● ROWS

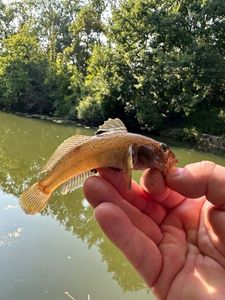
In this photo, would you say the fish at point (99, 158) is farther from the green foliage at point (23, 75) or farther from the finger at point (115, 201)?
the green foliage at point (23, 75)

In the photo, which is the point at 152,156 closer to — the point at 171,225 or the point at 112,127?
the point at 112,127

==

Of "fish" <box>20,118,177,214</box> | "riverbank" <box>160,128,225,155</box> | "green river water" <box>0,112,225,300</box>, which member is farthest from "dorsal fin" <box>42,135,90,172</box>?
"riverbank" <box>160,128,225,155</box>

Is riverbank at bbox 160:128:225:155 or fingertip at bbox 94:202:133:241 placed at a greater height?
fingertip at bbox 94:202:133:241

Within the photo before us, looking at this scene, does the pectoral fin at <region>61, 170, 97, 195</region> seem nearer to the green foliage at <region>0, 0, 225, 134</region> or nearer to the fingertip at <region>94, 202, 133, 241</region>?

* * *

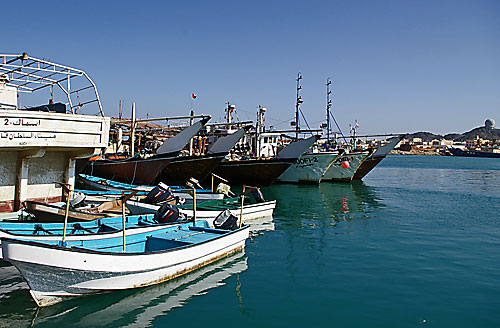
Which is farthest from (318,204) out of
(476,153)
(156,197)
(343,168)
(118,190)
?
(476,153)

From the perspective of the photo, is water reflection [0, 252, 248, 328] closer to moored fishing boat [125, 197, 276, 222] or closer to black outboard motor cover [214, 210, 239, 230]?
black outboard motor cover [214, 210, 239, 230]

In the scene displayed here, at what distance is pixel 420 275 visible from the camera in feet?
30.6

● WHAT IS BEING ASKED
Pick out every line in the data above that contains the string "motor", and copy each one in full. Treat uppercase and lowercase letters as different.

● FINISHED TASK
From the perspective of the photo, is water reflection [0, 252, 248, 328] closer to moored fishing boat [125, 197, 276, 222] or closer to black outboard motor cover [214, 210, 239, 230]?
black outboard motor cover [214, 210, 239, 230]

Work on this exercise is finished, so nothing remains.